What to include in a Will? Making a Will gives you the peace of mind of knowing that your loved ones will be looked after in the future. But as well as choosing who to leave your money to, there are a few other decisions to make.
Your Will tells people exactly what you would like to happen to your estate after your death and also appoints certain people as your representatives and to carry out specified tasks on your behalf. We take a look at some of the details you can include in your Will.
When you write your Will you need to appoint one or more executors to administer your estate. The role involves valuing your assets, paying Inheritance Tax, applying for a Grant of Probate, collecting in and selling assets, preparing estate accounts and distributing your estate to the named beneficiaries.
It can be a time-consuming job with extensive paperwork, so as well as picking someone whom you trust implicitly you should also make sure they are likely to be willing and able to take on the task when the time comes. Ideally, you should discuss it with them first.

______________________________

• **Stated task 1**
Reproduce the passage on what to include in a Will word for word, in full.
• **Stated task 2**
Pick out each line of the records that contains the string "bbox", matching case exactly, and copy those lines.
The records have no connection to the text about making a Will.

Data lines
______________________________

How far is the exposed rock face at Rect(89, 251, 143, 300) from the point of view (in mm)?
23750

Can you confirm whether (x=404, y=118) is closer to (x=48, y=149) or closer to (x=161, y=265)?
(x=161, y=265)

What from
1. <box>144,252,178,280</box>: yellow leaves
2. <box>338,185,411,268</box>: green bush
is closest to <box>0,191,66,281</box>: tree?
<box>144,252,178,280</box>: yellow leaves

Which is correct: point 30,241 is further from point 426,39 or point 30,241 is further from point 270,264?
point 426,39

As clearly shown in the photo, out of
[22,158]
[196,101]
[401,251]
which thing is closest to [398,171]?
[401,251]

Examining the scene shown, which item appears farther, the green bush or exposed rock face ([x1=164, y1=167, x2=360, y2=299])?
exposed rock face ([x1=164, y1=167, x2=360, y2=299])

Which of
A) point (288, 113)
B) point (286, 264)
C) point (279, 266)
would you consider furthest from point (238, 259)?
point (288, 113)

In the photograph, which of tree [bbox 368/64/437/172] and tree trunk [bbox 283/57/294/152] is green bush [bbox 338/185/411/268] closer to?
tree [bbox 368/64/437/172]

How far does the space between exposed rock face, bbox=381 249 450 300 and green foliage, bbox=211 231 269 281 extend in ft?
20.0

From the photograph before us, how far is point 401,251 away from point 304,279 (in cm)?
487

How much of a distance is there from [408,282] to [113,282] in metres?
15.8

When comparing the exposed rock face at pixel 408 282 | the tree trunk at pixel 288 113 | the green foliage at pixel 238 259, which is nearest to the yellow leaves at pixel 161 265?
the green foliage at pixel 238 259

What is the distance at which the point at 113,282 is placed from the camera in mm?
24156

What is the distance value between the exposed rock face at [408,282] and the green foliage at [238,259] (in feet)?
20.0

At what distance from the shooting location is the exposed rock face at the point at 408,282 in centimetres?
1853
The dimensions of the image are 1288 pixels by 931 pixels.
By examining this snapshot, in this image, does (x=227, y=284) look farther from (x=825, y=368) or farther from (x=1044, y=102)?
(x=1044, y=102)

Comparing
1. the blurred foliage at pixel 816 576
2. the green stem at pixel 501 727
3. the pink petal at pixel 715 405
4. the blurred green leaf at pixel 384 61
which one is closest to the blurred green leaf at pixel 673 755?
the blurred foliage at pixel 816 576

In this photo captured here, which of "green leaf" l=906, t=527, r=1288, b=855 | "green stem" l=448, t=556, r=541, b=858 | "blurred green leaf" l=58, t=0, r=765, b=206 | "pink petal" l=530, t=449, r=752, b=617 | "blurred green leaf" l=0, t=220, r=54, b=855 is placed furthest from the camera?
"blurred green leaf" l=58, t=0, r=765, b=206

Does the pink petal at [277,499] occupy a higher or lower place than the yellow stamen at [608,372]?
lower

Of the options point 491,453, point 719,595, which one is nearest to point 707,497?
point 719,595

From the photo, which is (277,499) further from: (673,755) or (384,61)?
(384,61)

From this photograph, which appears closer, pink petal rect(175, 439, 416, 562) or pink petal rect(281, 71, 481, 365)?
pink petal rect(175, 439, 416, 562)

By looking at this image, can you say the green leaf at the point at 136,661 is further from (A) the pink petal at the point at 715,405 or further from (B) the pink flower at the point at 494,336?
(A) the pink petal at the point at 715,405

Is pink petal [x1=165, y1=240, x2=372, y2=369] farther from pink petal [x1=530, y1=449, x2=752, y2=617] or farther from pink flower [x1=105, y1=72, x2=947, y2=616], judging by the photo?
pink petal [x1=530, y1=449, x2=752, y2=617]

______________________________

• **Full answer 1**
What to include in a Will? Making a Will gives you the peace of mind of knowing that your loved ones will be looked after in the future. But as well as choosing who to leave your money to, there are a few other decisions to make.
Your Will tells people exactly what you would like to happen to your estate after your death and also appoints certain people as your representatives and to carry out specified tasks on your behalf. We take a look at some of the details you can include in your Will.
When you write your Will you need to appoint one or more executors to administer your estate. The role involves valuing your assets, paying Inheritance Tax, applying for a Grant of Probate, collecting in and selling assets, preparing estate accounts and distributing your estate to the named beneficiaries.
It can be a time-consuming job with extensive paperwork, so as well as picking someone whom you trust implicitly you should also make sure they are likely to be willing and able to take on the task when the time comes. Ideally, you should discuss it with them first.

• **Full answer 2**
In the photograph, which of tree [bbox 368/64/437/172] and tree trunk [bbox 283/57/294/152] is green bush [bbox 338/185/411/268] closer to?
tree [bbox 368/64/437/172]
How far does the space between exposed rock face, bbox=381 249 450 300 and green foliage, bbox=211 231 269 281 extend in ft?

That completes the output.